En una fiesta de público predominantemente gay suena “Dancing on my own”, de Robyn, a decibeles de estadio cubierto. Es 2010 en alguna parte, o en todas partes. La gente delira: se palpa el desgarro en esa voz de consonantes recias que desde los parlantes suplica ser registrada por un (¿una?) ex, distraídx con otra chica. Voyeurismo o stalkeo entre botellas rotas y astillas de tacos. Ni Pet Shop Boys, con décadas en su haber de las mejores baladas pop bailables, lograron un efecto así de contundente, o mejor dicho, sí que lo lograron, para las multitudes de otra era. Ahora, así se baila llorando, o se llora bailando, depende. Esta sueca, de cuya vida personal se desconoce casi todo, había tenido un primer hit en el ‘96 siendo una adolescente y de la mano del mismo genio musical que tres años más tarde haría detonar la carrera de Britney por la galaxia. Para su segundo disco quiso hablar del aborto, y por ello dejó de ser editada en los Estados Unidos, joven promesa báltica -pero demasiado osada-. Editó un tercer álbum en Europa y cuando su discográfica rechazó en 2004 los beats de technopop exaltante de “Who’s that girl?”, compuesta junto al dúo The Knife, Robyn decidió continuar su carrera de manera independiente. Ya libre de sonar como desease, avanzó con productorxs de procedencia ecléctica y ensambló el que probablemente muchxs aprovechamos como intro a su música en el verano ‘05, el homónimo Robyn. En las letras había desamor, había feminismo, había desparpajo. ¿Quién era esa chica?

Capítulo tercero, temporada uno, de la serie Girls. El personaje de Lena Dunham baila “Dancing on my own” y así consigue distraerse de sus redes.
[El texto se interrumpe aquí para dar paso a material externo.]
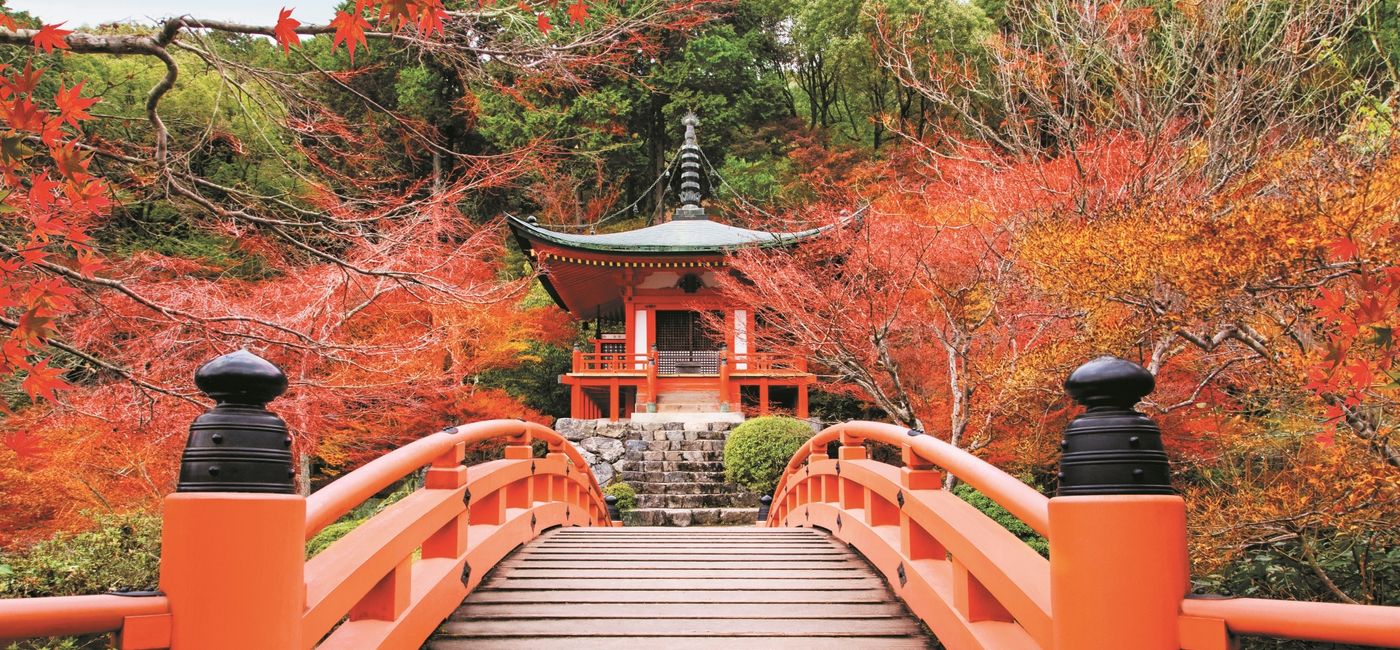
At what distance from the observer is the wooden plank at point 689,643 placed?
284 cm

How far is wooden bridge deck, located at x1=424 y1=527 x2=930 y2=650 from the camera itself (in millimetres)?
2932

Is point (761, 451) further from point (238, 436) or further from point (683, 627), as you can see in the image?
point (238, 436)

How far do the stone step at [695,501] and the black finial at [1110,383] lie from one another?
36.7ft

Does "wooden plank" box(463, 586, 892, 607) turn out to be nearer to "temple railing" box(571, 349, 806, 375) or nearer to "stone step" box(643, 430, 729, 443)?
"stone step" box(643, 430, 729, 443)

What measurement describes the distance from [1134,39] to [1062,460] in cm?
907

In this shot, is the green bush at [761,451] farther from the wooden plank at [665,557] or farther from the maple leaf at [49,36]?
the maple leaf at [49,36]

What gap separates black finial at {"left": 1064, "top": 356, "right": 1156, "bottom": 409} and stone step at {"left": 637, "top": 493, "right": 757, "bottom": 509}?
11179 mm

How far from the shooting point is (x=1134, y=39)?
29.9 ft

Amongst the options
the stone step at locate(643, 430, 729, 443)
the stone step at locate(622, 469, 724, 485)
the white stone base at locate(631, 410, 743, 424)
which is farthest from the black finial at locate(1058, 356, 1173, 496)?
the white stone base at locate(631, 410, 743, 424)

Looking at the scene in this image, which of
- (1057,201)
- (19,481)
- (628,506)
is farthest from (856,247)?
(19,481)

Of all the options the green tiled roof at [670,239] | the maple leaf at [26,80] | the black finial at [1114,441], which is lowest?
the black finial at [1114,441]

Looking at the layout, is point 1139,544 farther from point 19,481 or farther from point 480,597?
point 19,481

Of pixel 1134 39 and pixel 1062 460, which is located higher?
pixel 1134 39

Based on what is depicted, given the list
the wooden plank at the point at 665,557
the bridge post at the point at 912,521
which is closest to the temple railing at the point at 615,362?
the wooden plank at the point at 665,557
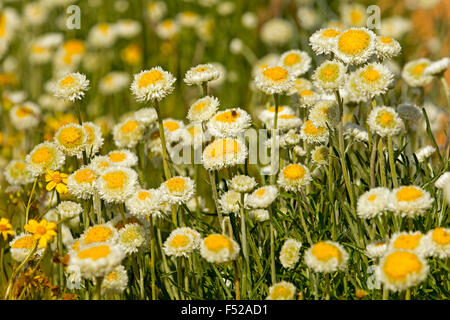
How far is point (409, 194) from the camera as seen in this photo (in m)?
1.65

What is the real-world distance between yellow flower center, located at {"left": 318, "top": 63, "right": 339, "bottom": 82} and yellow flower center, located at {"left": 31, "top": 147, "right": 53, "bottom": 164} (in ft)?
3.12

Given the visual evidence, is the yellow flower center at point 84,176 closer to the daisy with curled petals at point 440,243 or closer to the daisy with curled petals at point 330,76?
the daisy with curled petals at point 330,76

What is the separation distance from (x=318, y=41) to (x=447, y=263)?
2.71ft

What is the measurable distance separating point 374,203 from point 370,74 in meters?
0.45

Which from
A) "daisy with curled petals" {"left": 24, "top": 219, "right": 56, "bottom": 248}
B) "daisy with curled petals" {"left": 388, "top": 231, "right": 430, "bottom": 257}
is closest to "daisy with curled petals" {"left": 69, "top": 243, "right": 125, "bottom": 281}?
"daisy with curled petals" {"left": 24, "top": 219, "right": 56, "bottom": 248}

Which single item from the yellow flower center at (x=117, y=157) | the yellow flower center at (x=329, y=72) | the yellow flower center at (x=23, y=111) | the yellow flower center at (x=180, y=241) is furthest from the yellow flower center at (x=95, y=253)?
the yellow flower center at (x=23, y=111)

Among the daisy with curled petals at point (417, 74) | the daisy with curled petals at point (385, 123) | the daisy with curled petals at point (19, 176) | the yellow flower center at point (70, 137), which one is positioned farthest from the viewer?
the daisy with curled petals at point (417, 74)

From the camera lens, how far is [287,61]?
2535 mm

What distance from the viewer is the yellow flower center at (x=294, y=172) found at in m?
2.02

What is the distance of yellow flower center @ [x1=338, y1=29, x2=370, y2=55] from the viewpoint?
1.99m

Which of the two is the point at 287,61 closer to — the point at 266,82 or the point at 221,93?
the point at 266,82

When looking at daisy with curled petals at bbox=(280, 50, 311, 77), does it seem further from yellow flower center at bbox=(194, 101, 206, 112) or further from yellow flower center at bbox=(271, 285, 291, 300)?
yellow flower center at bbox=(271, 285, 291, 300)

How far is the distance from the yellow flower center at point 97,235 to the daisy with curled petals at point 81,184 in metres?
0.22
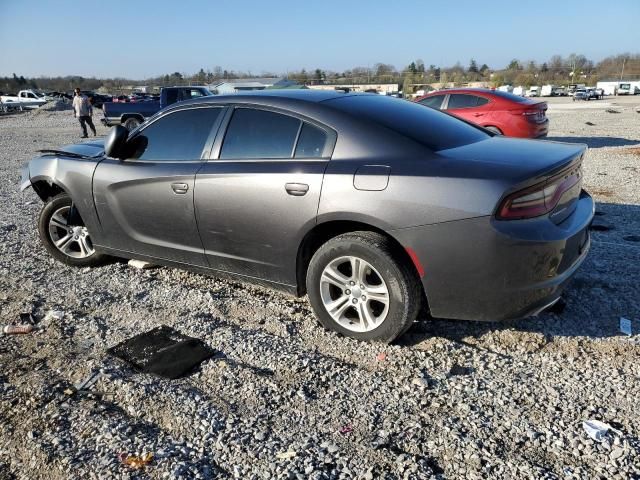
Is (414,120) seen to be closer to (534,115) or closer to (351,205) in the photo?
(351,205)

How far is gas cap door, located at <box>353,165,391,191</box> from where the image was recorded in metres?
3.03

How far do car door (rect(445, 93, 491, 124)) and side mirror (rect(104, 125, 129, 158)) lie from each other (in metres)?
9.00

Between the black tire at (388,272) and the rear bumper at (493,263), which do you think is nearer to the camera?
the rear bumper at (493,263)

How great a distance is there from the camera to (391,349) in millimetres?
3217

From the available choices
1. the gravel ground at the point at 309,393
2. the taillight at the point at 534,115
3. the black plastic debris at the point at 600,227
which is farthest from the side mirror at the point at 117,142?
the taillight at the point at 534,115

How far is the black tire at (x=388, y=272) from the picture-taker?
3.05 m

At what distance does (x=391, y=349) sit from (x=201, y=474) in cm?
144

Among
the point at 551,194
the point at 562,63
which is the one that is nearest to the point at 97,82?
the point at 562,63

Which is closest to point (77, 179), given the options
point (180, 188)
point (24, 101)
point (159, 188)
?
point (159, 188)

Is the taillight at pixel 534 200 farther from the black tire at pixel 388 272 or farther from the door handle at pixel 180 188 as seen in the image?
the door handle at pixel 180 188

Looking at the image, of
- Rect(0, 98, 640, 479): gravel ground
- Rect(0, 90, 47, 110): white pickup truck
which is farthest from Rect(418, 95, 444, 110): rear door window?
Rect(0, 90, 47, 110): white pickup truck

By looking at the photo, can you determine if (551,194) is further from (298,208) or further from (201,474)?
(201,474)

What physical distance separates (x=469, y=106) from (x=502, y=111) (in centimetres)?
89

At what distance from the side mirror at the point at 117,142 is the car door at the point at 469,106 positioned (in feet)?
29.5
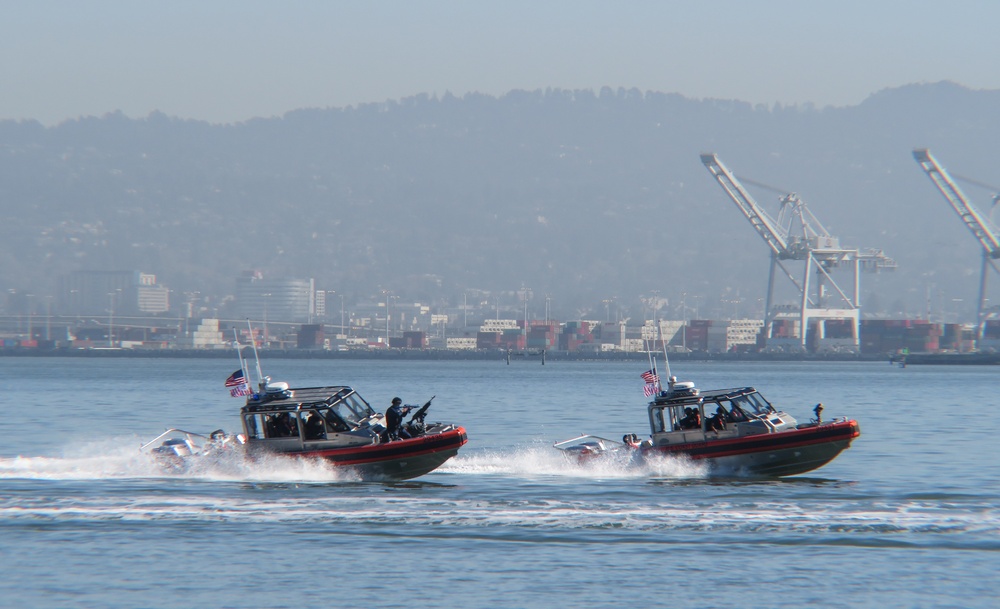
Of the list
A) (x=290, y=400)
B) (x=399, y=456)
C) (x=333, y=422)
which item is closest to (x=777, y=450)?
(x=399, y=456)

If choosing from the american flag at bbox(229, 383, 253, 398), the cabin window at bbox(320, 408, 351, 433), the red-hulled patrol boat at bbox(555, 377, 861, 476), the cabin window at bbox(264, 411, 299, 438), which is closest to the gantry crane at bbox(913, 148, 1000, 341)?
the red-hulled patrol boat at bbox(555, 377, 861, 476)

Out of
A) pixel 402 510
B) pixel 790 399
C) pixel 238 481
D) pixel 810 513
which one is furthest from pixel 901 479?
pixel 790 399

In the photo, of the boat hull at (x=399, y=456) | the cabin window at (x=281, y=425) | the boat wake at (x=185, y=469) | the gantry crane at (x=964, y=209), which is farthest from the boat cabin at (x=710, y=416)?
the gantry crane at (x=964, y=209)

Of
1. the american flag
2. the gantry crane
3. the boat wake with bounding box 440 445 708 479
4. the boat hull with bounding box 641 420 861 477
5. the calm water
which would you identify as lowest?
the calm water

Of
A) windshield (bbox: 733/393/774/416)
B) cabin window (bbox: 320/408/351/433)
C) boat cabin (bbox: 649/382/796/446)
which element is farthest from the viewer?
windshield (bbox: 733/393/774/416)

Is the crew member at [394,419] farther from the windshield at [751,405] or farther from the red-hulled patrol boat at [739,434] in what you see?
the windshield at [751,405]

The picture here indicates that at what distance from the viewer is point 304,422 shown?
3155 centimetres

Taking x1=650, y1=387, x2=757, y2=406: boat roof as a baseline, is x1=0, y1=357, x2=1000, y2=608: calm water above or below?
below

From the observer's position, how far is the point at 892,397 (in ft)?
272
Es 2012. Tres meses más tarde, el reality de drags de RuPaul asesta un golpe astuto de alto drama cuando dos competidoras favoritas, a su vez amigas íntimas, tienen que eliminarse entre sí haciendo un lipsync de aquel mismo tema. La intensidad performática es tal que la dueña del circo, mordiendo lágrimas para sostener trucos, decide que ambas permanezcan. Dos años antes, el EP en que “Dancing…” aparecía era editado como primer tomo de una serie de tres, los Body Talk, una obra pop fenomenal por lo atípico de su formato y por la exuberancia en temazos. ¿Cuál de nuestras preferidas se animaría a algo así, hoy? La influencia de los Body Talk es concreta y se pudo escuchar en buena parte del pop fabricado a partir de entonces y hasta hoy, citada por Lorde y Carly Rae Jepsen como nota fundacional. 

Hubo que aprovechar bien esa profusión parlante: en los ocho años que siguieron, de Robyn sólo escuchamos un puñado de novedades, organizadas en dos EPs, hasta que recién hace días apareció Honey, uno de los discos pop esenciales de 2018. “Missing u” abre el juego y funciona linkeando el espíritu de aquella Robyn melancodancer con esta otra, no menos sensible pero sí rearmada después de una separación amorosa y una muerte muy cercana. Suena sensual, es un debut. Robyn es deidad y no lo desconoce. Los temas se presentan en la secuencia en que fueron compuestos; el sonido es expansivo y viscoso; los bajos, toquetones; las estrofas, abiertas en estribillos que apenas asoman y ya están escurridos. Honey es un álbum pop de esos que todavía pueden ser hechos para sonar como un álbum, ciertamente cohesivo (las canciones que lo integran no están puestas a dedo u ordenadas como bajadas del samba), y menos amigo de las pistas que su predecesor,  aunque eso está por verse: ¿cuándo lo bailamos juntxs?